Anonymous 0 Comments

>I can do data analysis and visualization in python and R. Does that mean I can code?

Yes, you can code.

>Or does coding mean full stack developers?

No, it doesn’t mean full stack. “Full stack” typically means web or server programming – some combination of HTML, Java or JavaScript or PHP, SQL, etc. I’ve been programming for 45 years in C, C++, ObjC, Swift, Bash but am not a “full stack” developer.

>Is coding a general umbrella term for all types of programming (including excel)?

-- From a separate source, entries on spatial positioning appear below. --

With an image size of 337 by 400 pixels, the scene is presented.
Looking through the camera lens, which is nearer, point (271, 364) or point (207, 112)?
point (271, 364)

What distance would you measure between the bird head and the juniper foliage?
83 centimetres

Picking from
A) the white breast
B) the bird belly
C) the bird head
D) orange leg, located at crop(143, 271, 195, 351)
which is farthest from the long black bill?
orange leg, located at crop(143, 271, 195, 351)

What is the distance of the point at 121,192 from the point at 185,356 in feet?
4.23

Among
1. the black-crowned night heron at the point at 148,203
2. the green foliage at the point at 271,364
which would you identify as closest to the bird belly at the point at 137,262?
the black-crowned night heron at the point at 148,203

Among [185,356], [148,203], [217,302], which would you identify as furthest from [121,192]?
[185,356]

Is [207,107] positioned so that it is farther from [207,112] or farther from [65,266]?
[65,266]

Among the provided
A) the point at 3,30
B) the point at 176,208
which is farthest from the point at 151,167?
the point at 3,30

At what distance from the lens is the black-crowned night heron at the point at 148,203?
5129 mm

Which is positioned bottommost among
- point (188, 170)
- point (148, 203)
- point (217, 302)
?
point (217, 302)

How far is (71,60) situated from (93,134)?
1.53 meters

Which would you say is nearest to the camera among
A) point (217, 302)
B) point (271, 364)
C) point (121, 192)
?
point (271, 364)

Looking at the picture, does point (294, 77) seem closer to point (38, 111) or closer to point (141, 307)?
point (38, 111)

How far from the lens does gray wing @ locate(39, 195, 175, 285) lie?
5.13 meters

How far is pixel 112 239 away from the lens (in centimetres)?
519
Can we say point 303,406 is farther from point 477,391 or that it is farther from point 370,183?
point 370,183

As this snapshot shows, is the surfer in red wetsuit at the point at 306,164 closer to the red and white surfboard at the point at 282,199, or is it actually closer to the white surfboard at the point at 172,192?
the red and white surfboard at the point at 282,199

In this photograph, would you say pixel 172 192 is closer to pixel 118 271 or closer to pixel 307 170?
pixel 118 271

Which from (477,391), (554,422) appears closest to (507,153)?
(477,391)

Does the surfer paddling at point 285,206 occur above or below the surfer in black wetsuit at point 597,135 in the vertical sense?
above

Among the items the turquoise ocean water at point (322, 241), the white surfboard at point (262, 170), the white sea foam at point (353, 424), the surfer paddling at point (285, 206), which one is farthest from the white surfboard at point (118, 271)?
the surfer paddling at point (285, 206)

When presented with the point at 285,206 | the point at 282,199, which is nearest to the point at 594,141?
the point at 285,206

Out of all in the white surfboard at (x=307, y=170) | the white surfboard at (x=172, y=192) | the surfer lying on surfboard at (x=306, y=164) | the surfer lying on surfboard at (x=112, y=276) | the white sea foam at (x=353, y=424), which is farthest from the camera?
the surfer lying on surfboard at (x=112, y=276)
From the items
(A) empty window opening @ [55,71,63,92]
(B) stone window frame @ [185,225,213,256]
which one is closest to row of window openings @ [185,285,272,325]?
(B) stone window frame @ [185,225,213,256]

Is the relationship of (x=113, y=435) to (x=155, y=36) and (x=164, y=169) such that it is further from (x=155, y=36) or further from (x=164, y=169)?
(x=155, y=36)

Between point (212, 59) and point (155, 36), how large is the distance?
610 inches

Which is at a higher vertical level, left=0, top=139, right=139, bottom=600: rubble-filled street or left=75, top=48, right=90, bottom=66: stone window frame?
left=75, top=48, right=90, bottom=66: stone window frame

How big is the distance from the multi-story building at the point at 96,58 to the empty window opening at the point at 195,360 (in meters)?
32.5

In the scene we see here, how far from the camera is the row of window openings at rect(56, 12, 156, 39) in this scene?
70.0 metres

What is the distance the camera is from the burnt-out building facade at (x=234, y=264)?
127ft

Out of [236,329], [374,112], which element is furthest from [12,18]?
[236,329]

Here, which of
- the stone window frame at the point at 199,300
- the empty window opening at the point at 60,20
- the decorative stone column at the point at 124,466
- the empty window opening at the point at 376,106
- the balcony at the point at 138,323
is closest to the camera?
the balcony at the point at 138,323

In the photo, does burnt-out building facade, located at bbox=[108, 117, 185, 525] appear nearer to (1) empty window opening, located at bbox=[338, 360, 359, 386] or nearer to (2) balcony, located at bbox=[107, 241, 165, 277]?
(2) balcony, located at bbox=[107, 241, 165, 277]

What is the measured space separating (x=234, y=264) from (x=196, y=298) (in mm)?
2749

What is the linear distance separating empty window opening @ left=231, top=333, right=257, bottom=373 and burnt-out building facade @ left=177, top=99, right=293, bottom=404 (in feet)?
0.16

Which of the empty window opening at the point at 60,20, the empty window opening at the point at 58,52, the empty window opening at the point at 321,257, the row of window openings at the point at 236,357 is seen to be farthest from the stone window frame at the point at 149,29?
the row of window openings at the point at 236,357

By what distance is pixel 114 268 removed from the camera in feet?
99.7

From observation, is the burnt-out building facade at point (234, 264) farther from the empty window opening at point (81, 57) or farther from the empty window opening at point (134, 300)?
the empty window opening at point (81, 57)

It’s an umbrella term. Usually Excel isn’t included, though, because you can’t make stand-alone programs or scripts in Excel. It’s not always black-and-white – I remember arguments over whether HyperCard or FileMaker developers were “coders” or not. They were somewhere between ordinary users and full-blown developers.

Anonymous 0 Comments

>I can do data analysis and visualization in python and R. Does that mean I can code?

Yes. 

>Or does coding mean full stack developers?

They are coders too, yes. 

>Is coding a general umbrella term for all types of programming

Yes. 

>(including excel)

If you include VBA, then yes. If you mean purely Excel, then no, that’s “scripting”. If you can create your own brand new functionality then it’s “coding”; if you are working with existing functionality and can’t change that then it’s “scripting”. 

Anonymous 0 Comments

> People say that learning to code is a very useful skill. What does it mean exactly?

It’s a very broad term when used in isolation like this. Consider a similar query:

***My toddler can say 10 words in English. Does that mean he can talk? Or does talking mean being fluent in Japanese?***

> I can do data analysis and visualization in python and R. Does that mean I can code?

Yes.

> Or does coding mean full stack developers?

Yes.

> Is coding a general umbrella term for all types of programming (including excel)?

It can be an umbrella term for instructing hardware or software what to do, using some sort of a code. If you type `**some bold text**` in a comment on Reddit, you have coded (you used the markdown code).

But in most contexts, it is being used more specifically (the context of course provides those specifics).